Selected extract Block Start

Roll up, roll up - get the low-down on the New Professionals Conference!

Back from holiday now, so here's a second post in quick succession to make up for lost time... I’m on the organising committee for this year’s New Professionals Conference (run by CILIP’s Career Development Group), so here’s the inside track on what is happening. Full details of the programme are on CILIP’s website – this year it takes the format of presentations in the main hall all day, with parallel sessions going on at the same time for those who want to attend them. So the main papers are delivered in two clusters in the morning and afternoon – simultaneous to the morning are Workshops A and B, and simultaneous to the afternoon are Workshops C and D. You can choose to attend one of those workshops (you have to pick just one, and each is limited to 10 places; you put down a reserve choice on the form, but it’s first-come-first-served so book soon if you’ve a strong preference) or you can choose not to attend any of them, in which case you’ll see the full programme of presentations in the main hall. The workshops are quite practical and address specific subjects and needs – so if you don’t need what they’re offering, don’t just automatically tick a box from A-D… better to attend the main presentations which are many and varied in the same time-frame. If you DO have a specific requirement that the workshops cover, it’s a great opportunity to get some hands-on experience in a small group.

Selected extract Block End

- **Exercise 1**:
Translate this sentence from the post about the New Professionals Conference into Spanish: "Full details of the programme are on CILIP’s website – this year it takes the format of presentations in the main hall all day, with parallel sessions going on at the same time for those who want to attend them."
- **Exercise 2**:
List every workshop the post about the New Professionals Conference names.

Data shown Block Start

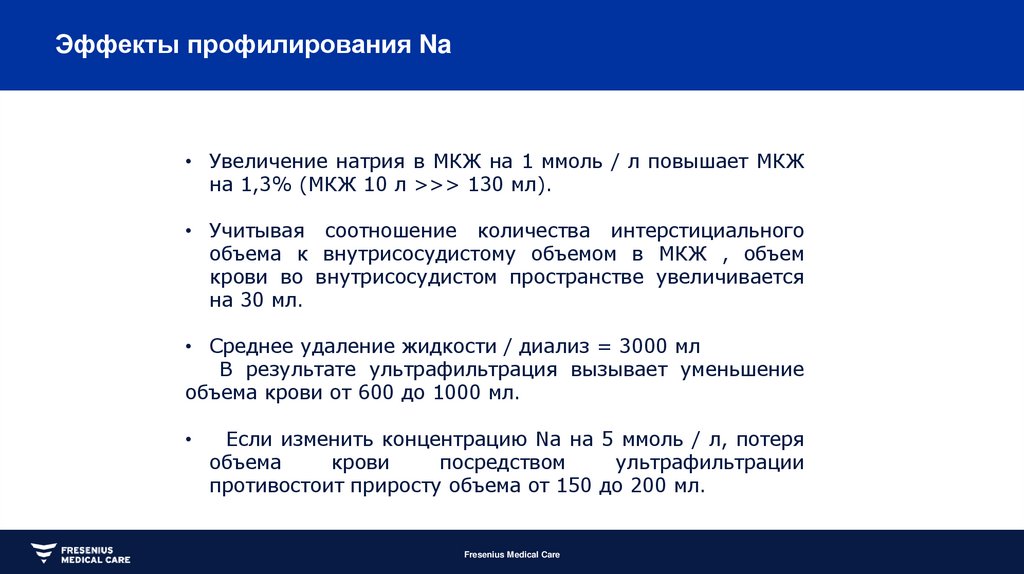 Эффекты профилирования Na

• Увеличение натрия в МКЖ на 1 ммоль / л повышает МКЖ на 1,3% (МКЖ 10 л >>> 130 мл).

• Учитывая соотношение количества интерстициального объема к внутрисосудистому объемом в МКЖ , объем крови во внутрисосудистом пространстве увеличивается на 30 мл.

• Среднее удаление жидкости / диализ = 3000 мл
В результате ультрафильтрация вызывает уменьшение объема крови от 600 до 1000 мл.

• Если изменить концентрацию Na на 5 ммоль / л, потеря объема крови посредством ультрафильтрации противостоит приросту объема от 150 до 200 мл.

FRESENIUS MEDICAL CARE

Fresenius Medical Care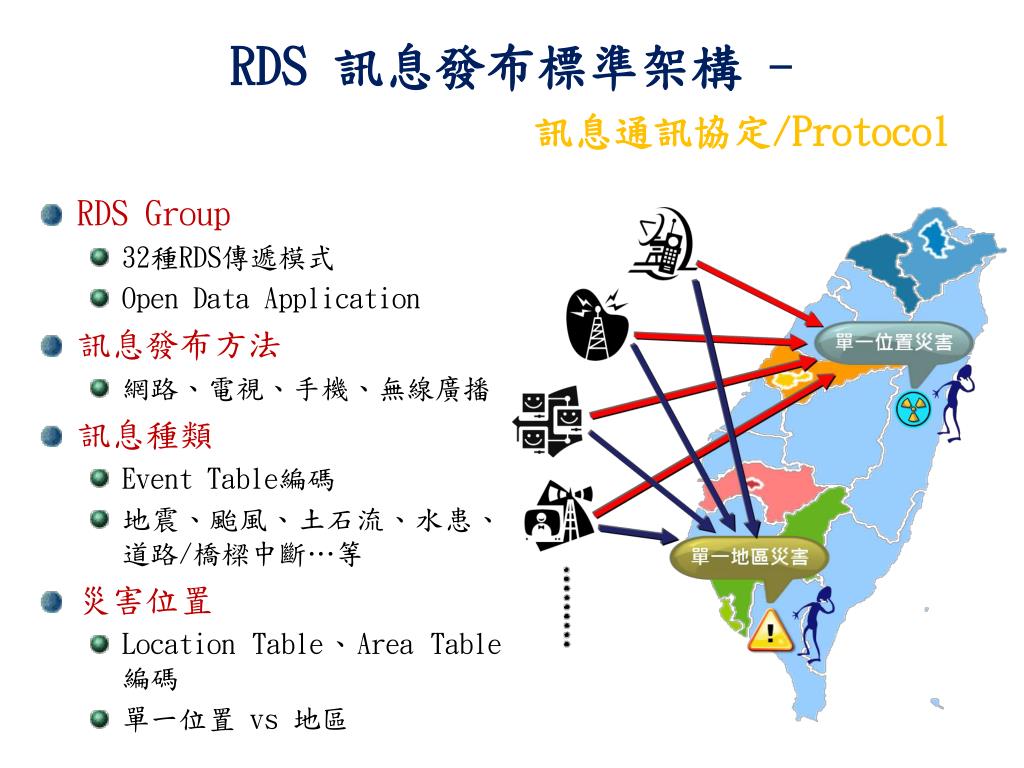 RDS 訊息發布標準架構 –

訊息通訊協定/Protocol

RDS Group

32種RDS傳遞模式

Open Data Application

訊息發布方法

網路、電視、手機、無線廣播

訊息種類

Event Table編碼

地震、颱風、土石流、水患、道路/橋樑中斷…等

災害位置

Location Table、Area Table 編碼

單一位置 vs 地區

單一位置災害

單一地區災害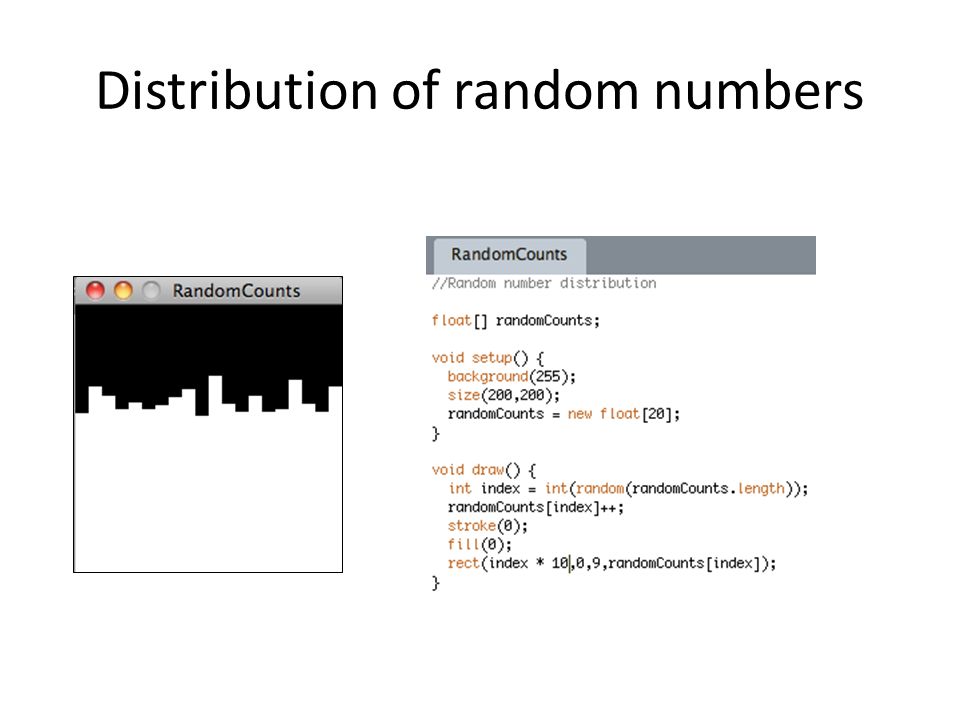 Distribution of random numbers

RandomCounts

RandomCounts

//Random number distribution

float[] randomCounts;

void setup() {
  background(255);
  size(200,200);
  randomCounts = new float[20];
}

void draw() {
  int index = int(random(randomCounts.length));
  randomCounts[index]++;
  stroke(0);
  fill(0);
  rect(index * 10,0,9,randomCounts[index]);
}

Data shown Block End

- **Your solution 1**:
Los detalles completos del programa están en el sitio web de CILIP: este año adopta el formato de presentaciones en la sala principal durante todo el día, con sesiones paralelas que se celebran al mismo tiempo para quienes deseen asistir a ellas.

- **Your solution 2**:
- Workshop A
- Workshop B
- Workshop C
- Workshop D